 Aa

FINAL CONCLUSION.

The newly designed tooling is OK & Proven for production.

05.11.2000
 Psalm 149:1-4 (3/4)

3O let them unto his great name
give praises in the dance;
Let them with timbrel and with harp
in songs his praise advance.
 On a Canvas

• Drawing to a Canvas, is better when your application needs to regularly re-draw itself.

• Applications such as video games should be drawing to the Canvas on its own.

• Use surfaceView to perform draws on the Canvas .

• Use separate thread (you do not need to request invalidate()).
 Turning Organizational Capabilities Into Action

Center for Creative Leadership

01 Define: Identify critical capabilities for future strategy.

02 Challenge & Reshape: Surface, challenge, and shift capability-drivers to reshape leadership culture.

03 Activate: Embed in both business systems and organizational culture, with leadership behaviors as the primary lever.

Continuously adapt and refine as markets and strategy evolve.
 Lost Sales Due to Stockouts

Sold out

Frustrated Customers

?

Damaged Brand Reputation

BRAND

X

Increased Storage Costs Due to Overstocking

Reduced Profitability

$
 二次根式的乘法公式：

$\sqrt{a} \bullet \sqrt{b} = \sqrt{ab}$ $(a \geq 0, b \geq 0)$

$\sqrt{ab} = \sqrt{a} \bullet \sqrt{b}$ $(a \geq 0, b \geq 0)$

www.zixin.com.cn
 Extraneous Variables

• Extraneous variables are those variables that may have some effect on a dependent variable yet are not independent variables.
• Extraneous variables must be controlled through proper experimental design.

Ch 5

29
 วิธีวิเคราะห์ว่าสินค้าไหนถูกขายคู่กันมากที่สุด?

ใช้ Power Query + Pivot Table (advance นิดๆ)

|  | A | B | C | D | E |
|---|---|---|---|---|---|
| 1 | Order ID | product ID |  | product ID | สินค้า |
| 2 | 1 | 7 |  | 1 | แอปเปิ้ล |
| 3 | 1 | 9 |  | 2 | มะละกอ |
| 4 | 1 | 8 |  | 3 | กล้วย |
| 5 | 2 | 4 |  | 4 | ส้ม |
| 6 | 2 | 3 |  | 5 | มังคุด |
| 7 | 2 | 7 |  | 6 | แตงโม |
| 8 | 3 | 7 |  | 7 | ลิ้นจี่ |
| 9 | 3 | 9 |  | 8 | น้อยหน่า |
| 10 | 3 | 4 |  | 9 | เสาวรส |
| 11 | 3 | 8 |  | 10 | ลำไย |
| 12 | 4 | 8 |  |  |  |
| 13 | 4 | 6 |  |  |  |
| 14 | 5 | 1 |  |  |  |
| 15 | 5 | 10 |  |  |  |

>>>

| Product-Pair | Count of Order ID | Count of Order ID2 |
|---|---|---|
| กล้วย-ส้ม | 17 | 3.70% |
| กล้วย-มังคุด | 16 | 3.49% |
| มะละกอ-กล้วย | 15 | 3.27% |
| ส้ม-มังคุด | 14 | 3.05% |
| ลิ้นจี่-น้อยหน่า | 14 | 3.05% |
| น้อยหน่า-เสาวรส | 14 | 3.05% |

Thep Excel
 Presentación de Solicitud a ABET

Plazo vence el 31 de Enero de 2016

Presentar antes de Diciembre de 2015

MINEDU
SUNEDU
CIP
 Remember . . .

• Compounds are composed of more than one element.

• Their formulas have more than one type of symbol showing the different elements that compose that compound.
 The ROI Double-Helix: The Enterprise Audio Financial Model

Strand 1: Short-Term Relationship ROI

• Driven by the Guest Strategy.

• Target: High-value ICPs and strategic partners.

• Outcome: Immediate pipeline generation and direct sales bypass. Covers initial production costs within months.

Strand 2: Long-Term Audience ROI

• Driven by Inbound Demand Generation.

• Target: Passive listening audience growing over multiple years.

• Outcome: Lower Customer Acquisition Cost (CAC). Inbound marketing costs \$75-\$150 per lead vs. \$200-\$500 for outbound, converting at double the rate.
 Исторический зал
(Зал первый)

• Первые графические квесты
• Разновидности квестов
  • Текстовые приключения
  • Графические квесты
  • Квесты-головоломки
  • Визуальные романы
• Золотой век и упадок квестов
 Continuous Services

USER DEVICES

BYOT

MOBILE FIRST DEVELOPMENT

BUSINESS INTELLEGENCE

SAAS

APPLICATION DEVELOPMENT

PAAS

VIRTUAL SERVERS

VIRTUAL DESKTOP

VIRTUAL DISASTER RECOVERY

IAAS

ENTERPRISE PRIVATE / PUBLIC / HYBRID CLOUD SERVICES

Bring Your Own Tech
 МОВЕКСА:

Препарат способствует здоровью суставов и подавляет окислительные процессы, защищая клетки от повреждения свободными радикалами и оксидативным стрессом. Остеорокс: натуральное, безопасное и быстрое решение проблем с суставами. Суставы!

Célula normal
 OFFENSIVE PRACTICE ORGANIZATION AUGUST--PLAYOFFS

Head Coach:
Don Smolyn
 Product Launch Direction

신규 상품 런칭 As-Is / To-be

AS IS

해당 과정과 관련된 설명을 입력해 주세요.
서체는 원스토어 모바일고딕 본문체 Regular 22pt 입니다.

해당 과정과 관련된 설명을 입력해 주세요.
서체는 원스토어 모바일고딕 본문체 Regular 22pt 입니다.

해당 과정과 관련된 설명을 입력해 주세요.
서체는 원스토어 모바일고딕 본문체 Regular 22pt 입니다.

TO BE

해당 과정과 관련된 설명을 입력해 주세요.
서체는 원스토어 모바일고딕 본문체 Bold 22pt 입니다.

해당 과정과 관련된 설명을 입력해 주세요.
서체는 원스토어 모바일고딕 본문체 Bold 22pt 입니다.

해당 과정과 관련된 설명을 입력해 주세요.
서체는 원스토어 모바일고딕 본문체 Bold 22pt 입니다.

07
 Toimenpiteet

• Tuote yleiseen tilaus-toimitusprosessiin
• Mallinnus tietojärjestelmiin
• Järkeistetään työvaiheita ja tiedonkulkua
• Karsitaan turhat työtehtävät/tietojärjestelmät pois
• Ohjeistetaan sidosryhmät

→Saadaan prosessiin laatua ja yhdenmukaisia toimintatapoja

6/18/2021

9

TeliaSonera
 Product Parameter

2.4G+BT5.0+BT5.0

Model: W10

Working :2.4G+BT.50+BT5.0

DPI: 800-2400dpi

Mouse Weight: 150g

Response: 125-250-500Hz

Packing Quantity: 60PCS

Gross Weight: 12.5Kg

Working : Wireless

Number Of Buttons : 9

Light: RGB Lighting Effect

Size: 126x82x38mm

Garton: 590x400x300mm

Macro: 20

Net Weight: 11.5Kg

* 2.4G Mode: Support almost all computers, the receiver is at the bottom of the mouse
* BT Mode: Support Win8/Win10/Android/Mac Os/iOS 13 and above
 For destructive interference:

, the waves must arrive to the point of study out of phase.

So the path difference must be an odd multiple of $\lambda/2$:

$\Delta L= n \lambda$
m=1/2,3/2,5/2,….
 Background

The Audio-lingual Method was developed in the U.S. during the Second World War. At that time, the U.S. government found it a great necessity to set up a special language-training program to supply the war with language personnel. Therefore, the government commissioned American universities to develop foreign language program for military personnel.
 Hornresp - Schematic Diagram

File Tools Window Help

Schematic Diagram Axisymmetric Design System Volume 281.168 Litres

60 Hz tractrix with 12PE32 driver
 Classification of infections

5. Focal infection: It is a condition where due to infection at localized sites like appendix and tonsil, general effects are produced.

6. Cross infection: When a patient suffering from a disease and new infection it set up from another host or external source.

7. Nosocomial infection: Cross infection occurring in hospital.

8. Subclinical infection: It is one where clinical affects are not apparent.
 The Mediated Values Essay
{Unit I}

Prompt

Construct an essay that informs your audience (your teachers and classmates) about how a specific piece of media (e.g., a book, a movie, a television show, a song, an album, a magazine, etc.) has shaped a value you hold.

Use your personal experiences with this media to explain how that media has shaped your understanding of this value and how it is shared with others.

--

▶ **EXERCISE OBJECTIVE**: Starting with the line that contains "So the path", copy each line through the end of the data exactly, and leave out all earlier lines.

▶ **EXERCISE OUTPUT**:
So the path difference must be an odd multiple of $\lambda/2$:

$\Delta L= n \lambda$
m=1/2,3/2,5/2,….
 Background

The Audio-lingual Method was developed in the U.S. during the Second World War. At that time, the U.S. government found it a great necessity to set up a special language-training program to supply the war with language personnel. Therefore, the government commissioned American universities to develop foreign language program for military personnel.
 Hornresp - Schematic Diagram

File Tools Window Help

Schematic Diagram Axisymmetric Design System Volume 281.168 Litres

60 Hz tractrix with 12PE32 driver
 Classification of infections

5. Focal infection: It is a condition where due to infection at localized sites like appendix and tonsil, general effects are produced.

6. Cross infection: When a patient suffering from a disease and new infection it set up from another host or external source.

7. Nosocomial infection: Cross infection occurring in hospital.

8. Subclinical infection: It is one where clinical affects are not apparent.
 The Mediated Values Essay
{Unit I}

Prompt

Construct an essay that informs your audience (your teachers and classmates) about how a specific piece of media (e.g., a book, a movie, a television show, a song, an album, a magazine, etc.) has shaped a value you hold.

Use your personal experiences with this media to explain how that media has shaped your understanding of this value and how it is shared with others.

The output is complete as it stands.